Renee talks about celebrating secondary students' creativity and focusing on design.
Lighting with a digital and design focus
So when we had the opportunity to develop the lighting project, we looked at the previous successes and we definitely recognised that the girls really enjoyed the practical aspects, but we wanted to celebrate their creativity a lot more. And we wanted to incorporate more design, spend more time on their design and visual communication. And so with a very authentic context in mind, we then looked at standards, and we figured that going for a DVC standard over generic technology allowed for the focus on design. And by incorporating the digital technologies we were still able to provide the girls with the opportunity to make a fully functional prototype.

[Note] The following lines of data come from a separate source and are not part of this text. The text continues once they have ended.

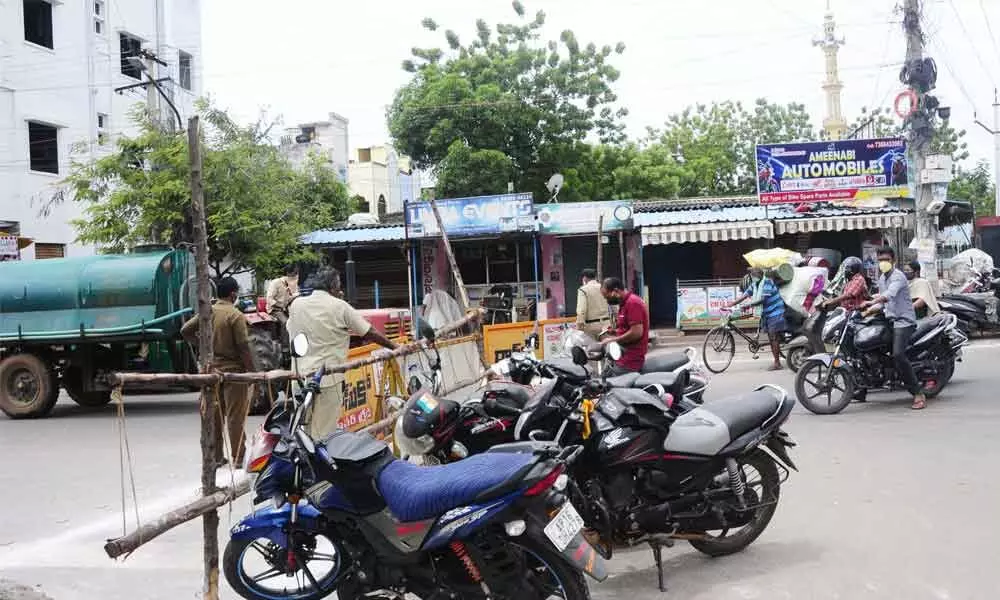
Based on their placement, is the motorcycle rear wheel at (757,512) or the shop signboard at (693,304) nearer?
the motorcycle rear wheel at (757,512)

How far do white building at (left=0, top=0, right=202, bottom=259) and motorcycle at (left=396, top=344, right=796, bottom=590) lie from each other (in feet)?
56.8

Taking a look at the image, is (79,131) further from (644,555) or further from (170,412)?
(644,555)

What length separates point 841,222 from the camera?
20031mm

So they start with a piece of inspiration. It could be something quite removed from the context of lighting and they go through stages of ideation – they abstract, they work through sketches and paper models to find some beauty. And then once they have developed the sculptural idea for their light they move on to using their digital tools to prepare the files for the production.
So the final outcome for this project is a fully functional prototype of a piece of lighting design that the girls have been able to get produced at the Fab Lab – laser cut. We don’t assess the girls on their prototype. We look at the process of developing their ideas using their visual communication techniques. But the nice thing is that the actual production takes a very small amount of time and it produces this really high-quality outcome that we can then use in their presentation standards.

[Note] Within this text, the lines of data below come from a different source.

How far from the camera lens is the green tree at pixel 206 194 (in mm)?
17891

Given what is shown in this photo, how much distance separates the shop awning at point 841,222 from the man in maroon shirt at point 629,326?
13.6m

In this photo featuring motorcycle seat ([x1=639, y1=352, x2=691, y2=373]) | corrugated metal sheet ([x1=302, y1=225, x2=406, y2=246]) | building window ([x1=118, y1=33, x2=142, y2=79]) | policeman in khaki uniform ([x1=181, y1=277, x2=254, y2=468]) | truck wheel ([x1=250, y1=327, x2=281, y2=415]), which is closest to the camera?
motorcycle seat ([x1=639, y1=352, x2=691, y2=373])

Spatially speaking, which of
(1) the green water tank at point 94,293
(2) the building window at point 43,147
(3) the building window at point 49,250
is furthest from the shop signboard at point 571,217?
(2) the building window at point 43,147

So we want to make sure that our projects are as authentic as possible. We try to mirror what is happening in industry and there’s a lot of quite small design offices out there these days that don’t have a lot of production resources available to them. And so what they do is, they will outsource, and so we tried to mirror that as best as we can by doing all the hands-on work with sketching and modelling with paper in class and then outsourcing with places like Fab Lab to get the final prototype produced.
So we really wanted to incorporate as many outside influences as possible to again, mirror what is happening out there in industry. And so we’ve looked to lighting designers like David Trubridge in the past. We’ve had him speak to the girls via Skype to give them an insight into his practice and that the girls are now following themselves. And we’ve also worked with ECC Lighting. They're a high-end lighting company, just down the road from us, fortunately, so we’ve been able to go there and see how they work, see some beautiful examples of lighting designs. And we work with a local electrician company who provide us with the lighting technologies.

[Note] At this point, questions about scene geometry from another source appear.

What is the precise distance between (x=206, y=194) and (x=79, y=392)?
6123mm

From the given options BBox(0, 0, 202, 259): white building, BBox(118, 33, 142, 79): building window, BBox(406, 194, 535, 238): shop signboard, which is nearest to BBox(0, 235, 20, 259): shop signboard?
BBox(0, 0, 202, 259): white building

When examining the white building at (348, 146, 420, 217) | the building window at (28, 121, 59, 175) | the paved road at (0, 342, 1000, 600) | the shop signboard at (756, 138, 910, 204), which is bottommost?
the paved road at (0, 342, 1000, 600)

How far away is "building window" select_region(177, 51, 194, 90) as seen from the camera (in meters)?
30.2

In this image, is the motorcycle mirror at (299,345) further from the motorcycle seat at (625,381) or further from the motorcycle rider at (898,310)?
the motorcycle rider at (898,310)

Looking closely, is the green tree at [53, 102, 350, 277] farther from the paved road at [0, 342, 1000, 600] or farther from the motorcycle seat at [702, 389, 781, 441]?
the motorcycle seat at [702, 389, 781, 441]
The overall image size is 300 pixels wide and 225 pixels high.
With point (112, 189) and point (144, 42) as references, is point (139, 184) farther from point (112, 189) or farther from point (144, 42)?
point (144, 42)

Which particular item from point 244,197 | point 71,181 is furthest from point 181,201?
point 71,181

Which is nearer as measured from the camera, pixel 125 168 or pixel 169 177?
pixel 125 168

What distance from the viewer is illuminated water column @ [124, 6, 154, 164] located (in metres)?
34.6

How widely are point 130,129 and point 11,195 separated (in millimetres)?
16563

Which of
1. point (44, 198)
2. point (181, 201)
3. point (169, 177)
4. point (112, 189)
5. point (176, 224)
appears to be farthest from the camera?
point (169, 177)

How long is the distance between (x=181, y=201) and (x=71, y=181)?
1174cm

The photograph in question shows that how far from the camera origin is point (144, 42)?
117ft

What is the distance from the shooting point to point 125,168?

I used to work as a lighting designer myself, and so if you’re thinking of following this sort of approach, I would suggest sticking to something that you are very passionate about. Lighting is something I really really enjoy working with. It’s a great medium and it allows for a lot of exploration and communication and it builds a lot of skill. And so because I am really interested in it, I think that it rubs off on my students. It’s quite infectious. They really enjoy the fact that I really enjoy it as well. And so I would probably challenge you to find something that you are really passionate about, and then it will come through your passion and your projects.